- **Passage to read**:
◆ ◆ ◆
The Road To Jerusalem                                                       4/2/44

 

Scripture:  Matthew 21: 1-11

 

Among the many greetings I received last Christmas, there came one from a young man who is serving as a member of a bomber crew in the North African area.  It had been my privilege to marry him to a young woman from our congregation.  At that time he was in training for his duties with the army air force.  His name is on the roll of those in service - Max E. Christensen.

 

The picture on his greeting card was a map of the Mediterranean area - the sea in blue and the surrounding land left in white with country names labeled in black.  Around the shore, and across it, was traced, in a guilded line, a sort of imaginary highway between Bethlehem in Palestine, and Rome in Italy.

 

Of course it was fanciful, but it was also a terribly real highway-of-the-air thus mapped out - a highway over which air men, and ground forces, have battled across Egypt, the Libyan desert, Tunisia, over the water to Sicily, and then on to the coast and up the peninsula of Italy in the direction of Rome.
◆ ◆ ◆
- **What you need to do**: Reproduce word for word the portion of the sermon that begins at the words "The picture on" and ends after the words "Rome in Italy.". The records play no part in this work.

Records from a data source
◆ ◆ ◆
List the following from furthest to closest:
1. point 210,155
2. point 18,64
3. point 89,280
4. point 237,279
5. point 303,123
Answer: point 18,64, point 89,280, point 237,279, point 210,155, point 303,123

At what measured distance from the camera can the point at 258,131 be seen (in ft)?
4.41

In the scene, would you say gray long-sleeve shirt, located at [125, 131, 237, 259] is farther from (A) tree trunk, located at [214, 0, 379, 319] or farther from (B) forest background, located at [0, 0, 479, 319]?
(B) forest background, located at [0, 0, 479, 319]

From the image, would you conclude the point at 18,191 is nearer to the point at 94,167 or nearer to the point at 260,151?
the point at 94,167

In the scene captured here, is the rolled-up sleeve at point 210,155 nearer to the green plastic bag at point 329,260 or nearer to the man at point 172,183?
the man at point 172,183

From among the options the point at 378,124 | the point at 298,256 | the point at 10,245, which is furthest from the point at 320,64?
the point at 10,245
◆ ◆ ◆
- **Written solution**:
The picture on his greeting card was a map of the Mediterranean area - the sea in blue and the surrounding land left in white with country names labeled in black.  Around the shore, and across it, was traced, in a guilded line, a sort of imaginary highway between Bethlehem in Palestine, and Rome in Italy.